Ich habe die Wahlen von Johannes Paul II. und Benedikt XVI. miterlebt. In dieser Zeit übergab ich die Räume des apostolischen Palastes, die ansonsten Teile des Museums sind, an die Staatsverwaltung, also die Schlüssel und Siegel und auch die Verantwortung. Beide Male habe ich etwas sehr Ähnliches gefühlt: einen sehr tiefen Schmerz wegen des Todes eines Papstes. Denn wir leben, glauben und arbeiten im Vatikan im Dienste dieses Mannes. Und dann kommen wir aus dieser tiefen Trauer innerhalb von 10, 15 Tagen zur unendlichen Euphorie bei der Wahl des neuen Papstes. Dieser schnelle, komplett gegensätzliche Gefühlswandel ist sonderbar. Und lässt sich am besten mit einem Satz beschreiben: Es stirbt ein Papst, aber nicht der Papst.

Nach der Wahl wird der neue Papst zunächst in ein kleines Zimmer gebracht, den Raum der Tränen. Wieso heißt dieses Zimmer so?

Es ist ein völlig unscheinbares Zimmerchen. Aber dort hängen die neuen Gewänder des neuen Papstes. Da man nicht weiß, wer es sein wird, gibt es sie in drei verschiedenen Größen: eines klein und eng, eines durchschnittlich und eines für einen etwas größeren und korpulenteren Mann. In diesem Raum muss der Gewählte die Kardinalskleidung ablegen und das Gewand des Pontifex anziehen. Es ist wie eine Häutung, diesen kleinen Raum verlässt der Gewählte als neue Person. Physisch und auch mit neuem Namen. Du bist nicht mehr Joseph Ratzinger, sondern Benedikt. Nicht mehr Jorge Bergoglio, sondern Franziskus. Eine tatsächliche Mutation – und das führt manchmal zu Tränen, denn die Person wird im Intimsten seiner selbst berührt.

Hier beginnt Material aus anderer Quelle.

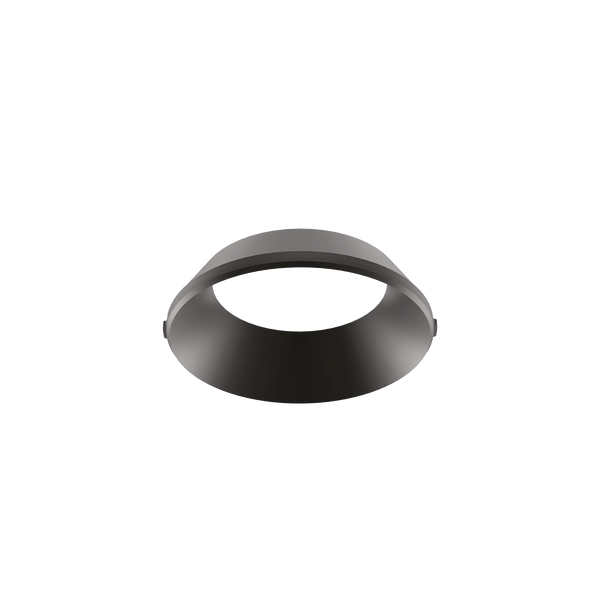 BENTO ANTI-GLARE RING BK 279695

Sie haben vorhin Ihre erste Begegnung mit der Sixtinischen Kapelle beschrieben. Wann waren Sie das letzte Mal dort?

Zur Taufe meines Enkelsohnes Raffael. Er wurde am 7. Januar 2024 in der Sixtinischen Kapelle von Papst Franziskus getauft. Diese Zeremonie dort unter diesen Fresken, und dann wurde mein Enkel auch noch vom Papst getauft, das hat mich sehr gerührt. Vielleicht mehr als alles andere in meinem Leben.

Herr Buranelli, vielen Dank für das Gespräch.